I'm not sleepy and there is no place I’m going to.
END
my $offsets = token_offsets($str); ## Get the offsets.
foreach my $o (@$offsets) {
my $start = $o->[0];
my $length = $o->[1]-$o->[0];
my $token = substr($text,$start,$length) ## Get a token.
# ...
}
### or
my $tokens = get_tokens($str);
foreach my $token (@$tokens) {
## do something with $token
}
METHODS
tokenize($text)
Takes text as input and returns a tokenized version (space-separated tokens).
get_offsets($text)
Takes text input and returns reference to array containin pairs of character offsets, corresponding to the tokens start and end positions.
get_tokens($text)
Takes text input and splits it into tokens.

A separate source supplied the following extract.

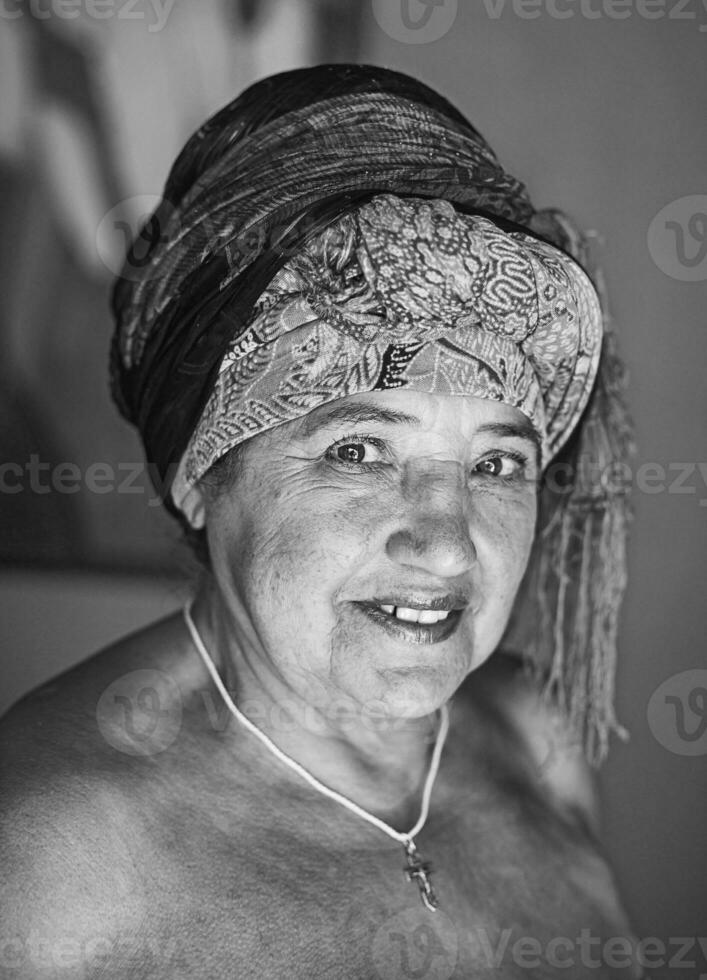 a velho mulher com uma cabeça cachecol em foto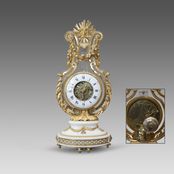 Pendule lyre en marbre blanc et bronze ciselé et doré, ornée d'un masque de femme rayonnant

adjust_offsets($text,$offsets)
Minor adjusts to offsets (leading/trailing whitespace, etc)
initial_offsets($text)
First naive delimitation of tokens.
offsets2tokens($text,$offsets)
Given a list of token boundaries offsets and a text, returns an array with the text split into tokens.
ACKNOWLEDGEMENTS
Based on the original tokenizer written by Josh Schroeder and provided by Europarl http://www.statmt.org/europarl/.
SEE ALSO
Lingua::EN::Sentence::Offsets, Lingua::FreeLing3::Tokenizer
AUTHOR
Andre Santos <andrefs@cpan.org>
COPYRIGHT AND LICENSE
This software is copyright (c) 2012 by Andre Santos.
This is free software; you can redistribute it and/or modify it under the same terms as the Perl 5 programming language system itself.